今回は、オーストラリアドルを左右するオーストラリア経済の状況と、通貨オーストラリアドルの特徴を見てみましょう。

好調を維持するオーストラリア経済と金融政策

一貫してプラス成長を維持するも懸念の残る経済状況

オーストラリアは、第三次産業の70.6%を筆頭に、第二次産業が27.0%、第一次産業が2.4%と、典型的な主要国としての経済構造を持つ国です。

2008年のリーマン・ショックやその後の世界金融危機、2011年の洪水被害など、四半期ではマイナス成長に落ち込んだことはあるものの、年度ベースでは一貫してプラス成長を維持しています。

好調な国内の住宅投資や輸出などに支えられて安定成長が見込まれるものの、主な輸出先である中国の経済成長の鈍化や、設備投資の減速で成長が鈍化しているのは懸念材料として数えられています。

機動的な金融政策によって維持される高い政策金利

オーストラリアの中央銀行であるオーストラリア準備銀行(RBA)は、消費者物価指数(CPI)の動向を踏まえた機動的な金融政策により、高い政策金利を維持しています。

最近ではヨーロッパや中国で生じた株価急落に対する金融不安への懸念に対処するために、2011年11月から断続的に8回(計2.25%)に渡って金利引き下げをおこない、2013年8月には2.5%まで引き下げられています。

さらに世界的な金融緩和の進行などを背景に2015年2月と5月にそれぞれ0.25%ずつ引き下げをおこない、2015年5月の政策金利は、過去最低となる2.0%を記録しました。それでもほかの主要国通貨と比べると高金利を維持しているため、投資対象としては魅力的と言えます。

高金利と荒い値動きで人気の高いオーストラリアドル

政策金利の引き下げが続くオーストラリアドルですが、超低金利政策が続く日本から見ると依然として高金利通貨の1つであり、高いスワップポイントは魅力です。

FXトレーダーには人気のオーストラリアドルですが、外国為替市場での取引高を見ると、米ドルやユーロのように取引高の大きい通貨ではなく、マイナーカレンシーに分類される通貨です。

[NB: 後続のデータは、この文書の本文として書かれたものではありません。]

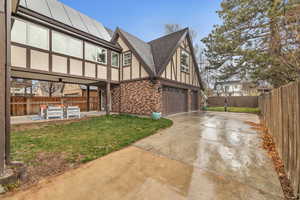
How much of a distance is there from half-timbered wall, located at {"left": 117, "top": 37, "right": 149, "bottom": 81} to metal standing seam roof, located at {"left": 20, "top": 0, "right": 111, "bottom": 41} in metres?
2.06

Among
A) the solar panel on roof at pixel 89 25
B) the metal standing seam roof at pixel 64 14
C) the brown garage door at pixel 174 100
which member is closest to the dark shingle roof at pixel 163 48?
the brown garage door at pixel 174 100

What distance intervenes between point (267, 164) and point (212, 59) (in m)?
11.8

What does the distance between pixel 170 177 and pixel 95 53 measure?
8.98m

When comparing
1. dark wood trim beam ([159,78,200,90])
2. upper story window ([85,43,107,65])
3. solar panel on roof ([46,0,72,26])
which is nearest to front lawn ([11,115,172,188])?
dark wood trim beam ([159,78,200,90])

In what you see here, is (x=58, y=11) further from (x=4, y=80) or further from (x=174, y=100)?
(x=174, y=100)

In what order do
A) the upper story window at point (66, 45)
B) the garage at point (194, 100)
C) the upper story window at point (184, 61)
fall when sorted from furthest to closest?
the garage at point (194, 100) → the upper story window at point (184, 61) → the upper story window at point (66, 45)

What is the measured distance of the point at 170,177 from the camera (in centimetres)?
245

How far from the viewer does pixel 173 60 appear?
1065cm

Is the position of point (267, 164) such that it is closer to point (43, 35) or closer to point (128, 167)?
point (128, 167)

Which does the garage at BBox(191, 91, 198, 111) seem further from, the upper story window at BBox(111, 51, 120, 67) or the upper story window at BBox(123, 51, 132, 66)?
the upper story window at BBox(111, 51, 120, 67)

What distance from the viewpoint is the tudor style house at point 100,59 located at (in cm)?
611

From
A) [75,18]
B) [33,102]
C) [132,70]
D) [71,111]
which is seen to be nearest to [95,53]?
[132,70]

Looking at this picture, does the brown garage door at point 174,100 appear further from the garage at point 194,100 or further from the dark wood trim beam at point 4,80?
the dark wood trim beam at point 4,80

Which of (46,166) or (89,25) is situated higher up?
(89,25)
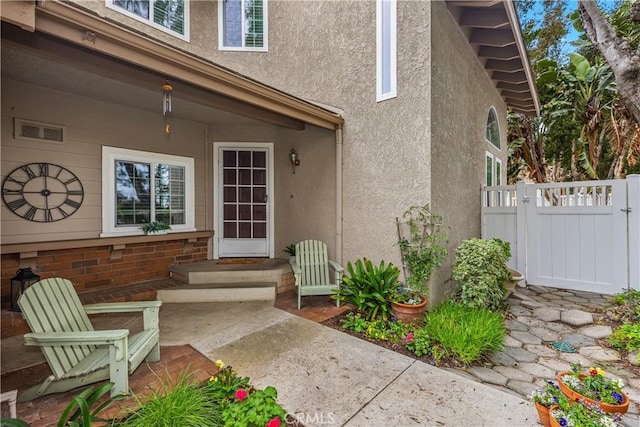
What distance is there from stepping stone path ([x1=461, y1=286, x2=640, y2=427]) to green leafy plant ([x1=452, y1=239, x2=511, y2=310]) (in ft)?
1.45

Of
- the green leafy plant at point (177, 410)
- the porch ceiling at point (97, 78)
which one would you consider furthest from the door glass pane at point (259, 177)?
the green leafy plant at point (177, 410)

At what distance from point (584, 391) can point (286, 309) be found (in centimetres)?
348

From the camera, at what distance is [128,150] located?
5.23m

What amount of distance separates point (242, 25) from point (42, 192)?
5.19 m

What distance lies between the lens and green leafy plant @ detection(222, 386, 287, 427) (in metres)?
1.96

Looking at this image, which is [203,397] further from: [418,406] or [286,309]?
[286,309]

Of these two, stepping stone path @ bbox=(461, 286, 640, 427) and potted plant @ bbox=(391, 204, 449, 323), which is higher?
potted plant @ bbox=(391, 204, 449, 323)

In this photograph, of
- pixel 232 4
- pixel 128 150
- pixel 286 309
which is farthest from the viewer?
pixel 232 4

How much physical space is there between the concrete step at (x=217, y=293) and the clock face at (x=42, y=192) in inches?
76.9

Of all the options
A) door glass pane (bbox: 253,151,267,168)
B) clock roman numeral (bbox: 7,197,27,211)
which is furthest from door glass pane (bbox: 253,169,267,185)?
clock roman numeral (bbox: 7,197,27,211)

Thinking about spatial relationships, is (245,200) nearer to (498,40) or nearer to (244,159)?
(244,159)

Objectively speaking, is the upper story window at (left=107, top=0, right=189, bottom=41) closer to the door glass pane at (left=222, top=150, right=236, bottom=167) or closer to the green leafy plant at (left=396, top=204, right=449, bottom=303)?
→ the door glass pane at (left=222, top=150, right=236, bottom=167)

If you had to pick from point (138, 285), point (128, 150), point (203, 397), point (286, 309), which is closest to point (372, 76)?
point (286, 309)

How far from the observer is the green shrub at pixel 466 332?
127 inches
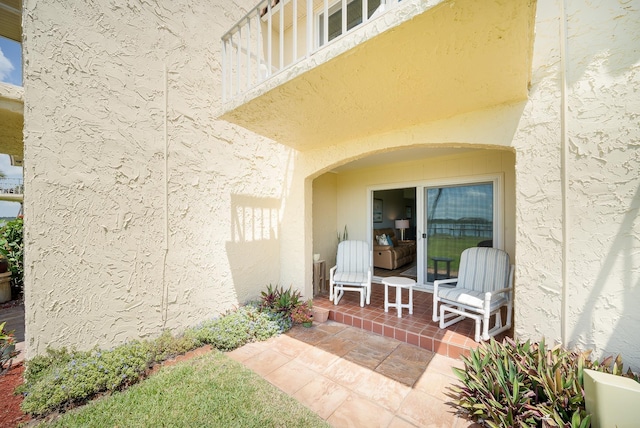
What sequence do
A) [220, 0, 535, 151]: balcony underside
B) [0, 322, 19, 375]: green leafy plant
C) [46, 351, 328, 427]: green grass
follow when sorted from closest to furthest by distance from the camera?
[220, 0, 535, 151]: balcony underside < [46, 351, 328, 427]: green grass < [0, 322, 19, 375]: green leafy plant

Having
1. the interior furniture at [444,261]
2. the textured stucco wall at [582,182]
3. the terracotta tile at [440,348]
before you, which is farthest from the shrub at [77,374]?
the interior furniture at [444,261]

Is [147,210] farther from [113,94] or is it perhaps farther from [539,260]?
[539,260]

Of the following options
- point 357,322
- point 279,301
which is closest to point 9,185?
point 279,301

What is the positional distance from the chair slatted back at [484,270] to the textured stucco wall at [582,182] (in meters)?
1.12

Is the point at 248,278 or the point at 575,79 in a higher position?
the point at 575,79

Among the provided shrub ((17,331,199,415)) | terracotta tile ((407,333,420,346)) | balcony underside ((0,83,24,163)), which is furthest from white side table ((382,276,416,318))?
balcony underside ((0,83,24,163))

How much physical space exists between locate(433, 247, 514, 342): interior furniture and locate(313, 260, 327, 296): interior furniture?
248 centimetres

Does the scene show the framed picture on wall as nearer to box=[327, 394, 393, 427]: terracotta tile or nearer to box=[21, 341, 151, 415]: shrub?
box=[327, 394, 393, 427]: terracotta tile

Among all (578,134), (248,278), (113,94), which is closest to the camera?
(578,134)

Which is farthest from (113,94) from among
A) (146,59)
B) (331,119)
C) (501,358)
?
(501,358)

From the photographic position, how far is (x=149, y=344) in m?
3.17

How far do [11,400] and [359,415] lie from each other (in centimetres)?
349

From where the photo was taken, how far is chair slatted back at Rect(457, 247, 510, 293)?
145 inches

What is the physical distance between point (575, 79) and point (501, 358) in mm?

オーストラリアドルの為替変動のほとんどが円キャリートレードの投機で構成されているため、金融不安が起きると手じまい取引が増えるため、急激な円高・豪ドル安方向に動く傾向があります。

スワップポイントを狙う取引でも、高いレバレッジをかけた取引は極めてリスクが高いと言えるでしょう。

オーストラリア経済を大きく左右する資源価格と中国経済

資源国通貨として認識されるオーストラリアドルは、輸出相手国の経済状況が為替レートに大きく影響します。特にオーストラリアの主な輸出相手国である中国経済の動向は、オーストラリアドルを取引するときには注目したい要素の1つです。

また、資源国通貨であるオーストラリアドルは、原油価格をはじめとする天然資源価格にも大きな影響を受けます。

おわりに

値動きとスワップポイントの高さでFXトレーダーから人気を集めるオーストラリアドルですが、外国為替市場での取引高は大きいとは言えず、レバレッジの高い取引はリスクが高い通貨の1つです。

FXでオーストラリアドルを取引するときは、リスクとリターンに注意した上で、リスクを抑えた取引をすることが欠かせません。